■ **A block of data**:
····················
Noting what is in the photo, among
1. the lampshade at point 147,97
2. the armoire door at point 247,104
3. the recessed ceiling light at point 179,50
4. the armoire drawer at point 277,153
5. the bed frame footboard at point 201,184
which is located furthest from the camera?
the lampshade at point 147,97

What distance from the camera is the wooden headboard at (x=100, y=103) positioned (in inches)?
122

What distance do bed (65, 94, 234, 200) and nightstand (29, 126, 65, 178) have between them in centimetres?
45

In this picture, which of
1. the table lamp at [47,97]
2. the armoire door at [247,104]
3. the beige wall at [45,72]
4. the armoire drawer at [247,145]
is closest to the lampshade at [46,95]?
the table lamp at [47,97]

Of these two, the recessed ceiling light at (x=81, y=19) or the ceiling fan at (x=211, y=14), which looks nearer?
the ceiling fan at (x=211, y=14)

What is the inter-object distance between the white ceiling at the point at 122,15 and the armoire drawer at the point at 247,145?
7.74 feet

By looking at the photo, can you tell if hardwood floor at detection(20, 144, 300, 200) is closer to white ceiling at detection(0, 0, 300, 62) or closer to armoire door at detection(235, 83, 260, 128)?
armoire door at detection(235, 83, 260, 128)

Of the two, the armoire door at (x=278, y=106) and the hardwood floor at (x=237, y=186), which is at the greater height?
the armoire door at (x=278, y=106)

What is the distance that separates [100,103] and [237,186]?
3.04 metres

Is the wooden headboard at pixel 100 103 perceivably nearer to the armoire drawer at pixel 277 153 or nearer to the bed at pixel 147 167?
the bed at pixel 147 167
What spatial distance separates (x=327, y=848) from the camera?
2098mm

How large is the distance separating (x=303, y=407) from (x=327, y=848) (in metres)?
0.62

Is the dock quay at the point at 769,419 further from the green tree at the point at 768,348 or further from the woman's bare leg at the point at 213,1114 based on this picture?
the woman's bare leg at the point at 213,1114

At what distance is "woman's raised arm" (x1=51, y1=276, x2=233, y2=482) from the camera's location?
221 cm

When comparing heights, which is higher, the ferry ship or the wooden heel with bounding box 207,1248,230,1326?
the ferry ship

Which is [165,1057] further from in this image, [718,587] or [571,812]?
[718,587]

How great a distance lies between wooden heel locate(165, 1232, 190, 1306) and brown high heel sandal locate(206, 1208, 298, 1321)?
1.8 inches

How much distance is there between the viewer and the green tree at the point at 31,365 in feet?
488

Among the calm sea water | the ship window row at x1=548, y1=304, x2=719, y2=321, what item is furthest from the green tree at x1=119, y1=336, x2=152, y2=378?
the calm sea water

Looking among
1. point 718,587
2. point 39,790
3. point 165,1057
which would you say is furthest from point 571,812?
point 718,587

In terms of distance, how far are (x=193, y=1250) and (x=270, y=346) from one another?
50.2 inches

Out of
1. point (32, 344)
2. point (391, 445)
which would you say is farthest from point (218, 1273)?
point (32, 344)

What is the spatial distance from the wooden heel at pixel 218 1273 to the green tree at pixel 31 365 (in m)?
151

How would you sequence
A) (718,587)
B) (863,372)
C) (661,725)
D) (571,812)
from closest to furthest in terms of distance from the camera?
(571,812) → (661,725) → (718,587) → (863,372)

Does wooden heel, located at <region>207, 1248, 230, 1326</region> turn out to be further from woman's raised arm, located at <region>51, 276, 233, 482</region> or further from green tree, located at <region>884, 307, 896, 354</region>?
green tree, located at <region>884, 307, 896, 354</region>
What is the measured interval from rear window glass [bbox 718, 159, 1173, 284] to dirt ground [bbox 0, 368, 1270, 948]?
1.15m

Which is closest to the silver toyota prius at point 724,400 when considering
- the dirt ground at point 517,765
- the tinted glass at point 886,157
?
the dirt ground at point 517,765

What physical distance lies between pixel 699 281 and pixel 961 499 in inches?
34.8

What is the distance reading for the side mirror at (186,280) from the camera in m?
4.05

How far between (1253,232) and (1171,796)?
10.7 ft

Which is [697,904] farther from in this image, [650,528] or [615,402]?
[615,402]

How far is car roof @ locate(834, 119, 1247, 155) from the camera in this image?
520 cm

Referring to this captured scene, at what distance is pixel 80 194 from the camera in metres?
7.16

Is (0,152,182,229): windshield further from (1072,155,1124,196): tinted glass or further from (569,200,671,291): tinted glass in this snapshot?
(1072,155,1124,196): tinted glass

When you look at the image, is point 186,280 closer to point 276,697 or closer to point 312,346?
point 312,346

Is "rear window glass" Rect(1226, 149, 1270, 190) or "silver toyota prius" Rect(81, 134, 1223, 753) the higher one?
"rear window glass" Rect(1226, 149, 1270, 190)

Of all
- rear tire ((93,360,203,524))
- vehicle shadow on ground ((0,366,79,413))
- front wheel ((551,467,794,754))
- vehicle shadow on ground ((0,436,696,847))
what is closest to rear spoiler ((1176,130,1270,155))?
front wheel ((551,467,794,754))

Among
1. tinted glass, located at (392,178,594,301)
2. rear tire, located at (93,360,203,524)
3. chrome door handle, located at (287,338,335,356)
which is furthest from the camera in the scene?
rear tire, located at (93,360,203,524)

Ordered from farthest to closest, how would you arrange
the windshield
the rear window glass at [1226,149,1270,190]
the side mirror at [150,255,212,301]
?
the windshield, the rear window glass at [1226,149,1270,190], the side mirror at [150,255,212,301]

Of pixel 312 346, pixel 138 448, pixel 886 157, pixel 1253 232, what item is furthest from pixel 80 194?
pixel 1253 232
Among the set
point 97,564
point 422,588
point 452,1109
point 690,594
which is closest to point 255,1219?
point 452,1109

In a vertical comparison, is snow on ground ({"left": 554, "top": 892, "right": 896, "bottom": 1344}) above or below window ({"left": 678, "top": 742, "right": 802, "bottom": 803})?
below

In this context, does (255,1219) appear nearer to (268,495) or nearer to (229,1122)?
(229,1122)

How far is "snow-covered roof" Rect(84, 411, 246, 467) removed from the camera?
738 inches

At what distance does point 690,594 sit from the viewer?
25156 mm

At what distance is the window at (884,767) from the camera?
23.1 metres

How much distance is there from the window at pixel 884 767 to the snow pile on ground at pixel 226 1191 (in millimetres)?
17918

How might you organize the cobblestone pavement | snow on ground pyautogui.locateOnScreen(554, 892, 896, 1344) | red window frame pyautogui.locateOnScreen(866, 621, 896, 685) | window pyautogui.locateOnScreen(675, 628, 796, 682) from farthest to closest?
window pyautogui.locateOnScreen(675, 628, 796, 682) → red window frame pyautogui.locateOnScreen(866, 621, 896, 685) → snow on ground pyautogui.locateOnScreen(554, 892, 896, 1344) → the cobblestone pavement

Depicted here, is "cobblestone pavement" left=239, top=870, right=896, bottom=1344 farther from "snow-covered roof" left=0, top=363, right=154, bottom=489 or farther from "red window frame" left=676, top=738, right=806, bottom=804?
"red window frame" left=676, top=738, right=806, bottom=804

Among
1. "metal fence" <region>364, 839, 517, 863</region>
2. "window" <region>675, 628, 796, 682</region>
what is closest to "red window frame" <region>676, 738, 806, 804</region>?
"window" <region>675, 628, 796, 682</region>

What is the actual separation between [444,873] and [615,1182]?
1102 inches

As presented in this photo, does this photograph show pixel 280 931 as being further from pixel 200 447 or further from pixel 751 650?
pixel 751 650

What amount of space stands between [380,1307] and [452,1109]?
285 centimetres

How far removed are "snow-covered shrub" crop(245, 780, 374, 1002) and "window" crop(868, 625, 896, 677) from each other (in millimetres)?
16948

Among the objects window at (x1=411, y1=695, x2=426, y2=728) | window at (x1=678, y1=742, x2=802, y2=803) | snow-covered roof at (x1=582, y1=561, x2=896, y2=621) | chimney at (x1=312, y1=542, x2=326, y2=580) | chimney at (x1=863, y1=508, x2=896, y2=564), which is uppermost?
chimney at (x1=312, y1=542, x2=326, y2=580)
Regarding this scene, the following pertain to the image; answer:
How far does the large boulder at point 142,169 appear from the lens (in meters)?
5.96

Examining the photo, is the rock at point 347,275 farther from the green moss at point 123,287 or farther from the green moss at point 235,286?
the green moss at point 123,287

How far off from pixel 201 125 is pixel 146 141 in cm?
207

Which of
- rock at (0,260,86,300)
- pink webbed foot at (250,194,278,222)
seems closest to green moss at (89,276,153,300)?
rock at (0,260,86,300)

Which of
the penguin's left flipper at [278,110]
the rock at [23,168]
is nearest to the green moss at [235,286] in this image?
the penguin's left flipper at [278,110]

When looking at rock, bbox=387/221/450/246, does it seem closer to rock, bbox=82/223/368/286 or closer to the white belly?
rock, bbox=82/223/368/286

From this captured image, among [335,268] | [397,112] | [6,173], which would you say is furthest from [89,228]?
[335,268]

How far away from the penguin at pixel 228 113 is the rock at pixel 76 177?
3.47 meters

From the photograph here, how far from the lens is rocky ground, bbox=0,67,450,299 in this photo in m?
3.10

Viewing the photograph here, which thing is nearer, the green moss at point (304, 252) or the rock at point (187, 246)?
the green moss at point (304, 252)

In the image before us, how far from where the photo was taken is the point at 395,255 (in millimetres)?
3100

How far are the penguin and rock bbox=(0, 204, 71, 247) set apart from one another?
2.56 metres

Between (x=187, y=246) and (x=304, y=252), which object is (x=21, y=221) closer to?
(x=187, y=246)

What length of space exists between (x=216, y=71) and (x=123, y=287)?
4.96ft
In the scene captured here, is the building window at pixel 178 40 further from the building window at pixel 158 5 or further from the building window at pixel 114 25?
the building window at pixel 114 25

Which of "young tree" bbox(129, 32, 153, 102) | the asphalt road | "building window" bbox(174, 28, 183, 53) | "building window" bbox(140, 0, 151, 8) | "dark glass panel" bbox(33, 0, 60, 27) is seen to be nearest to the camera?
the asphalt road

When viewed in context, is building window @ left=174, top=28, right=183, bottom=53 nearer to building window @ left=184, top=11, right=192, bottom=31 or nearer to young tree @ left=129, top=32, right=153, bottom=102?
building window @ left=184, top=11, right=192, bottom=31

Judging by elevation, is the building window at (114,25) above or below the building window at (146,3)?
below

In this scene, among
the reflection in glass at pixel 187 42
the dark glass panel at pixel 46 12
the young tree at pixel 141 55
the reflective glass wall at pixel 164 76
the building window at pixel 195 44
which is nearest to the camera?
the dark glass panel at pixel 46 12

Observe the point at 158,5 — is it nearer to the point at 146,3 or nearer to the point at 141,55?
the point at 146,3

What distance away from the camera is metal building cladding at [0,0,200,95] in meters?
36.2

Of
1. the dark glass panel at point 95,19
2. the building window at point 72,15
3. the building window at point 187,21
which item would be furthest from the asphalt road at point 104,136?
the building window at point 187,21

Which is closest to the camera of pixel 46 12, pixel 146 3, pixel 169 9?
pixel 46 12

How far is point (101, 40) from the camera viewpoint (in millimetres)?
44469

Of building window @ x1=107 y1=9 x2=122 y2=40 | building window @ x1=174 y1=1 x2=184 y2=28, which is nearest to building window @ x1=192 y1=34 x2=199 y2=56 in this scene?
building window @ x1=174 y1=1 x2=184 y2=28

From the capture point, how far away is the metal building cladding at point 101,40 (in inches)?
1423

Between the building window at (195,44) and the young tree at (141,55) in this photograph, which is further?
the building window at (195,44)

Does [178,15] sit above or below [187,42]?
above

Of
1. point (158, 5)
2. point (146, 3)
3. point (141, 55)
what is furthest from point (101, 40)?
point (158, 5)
····················
Recast the items as a Markdown table with the columns Row and Text. Start at the beginning of the items and end at the line containing "5. the bed frame footboard at point 201,184", give each line its own numbered row, and leave out any blank lines.

| Row | Text |
|---|---|
| 1 | Noting what is in the photo, among |
| 2 | 1. the lampshade at point 147,97 |
| 3 | 2. the armoire door at point 247,104 |
| 4 | 3. the recessed ceiling light at point 179,50 |
| 5 | 4. the armoire drawer at point 277,153 |
| 6 | 5. the bed frame footboard at point 201,184 |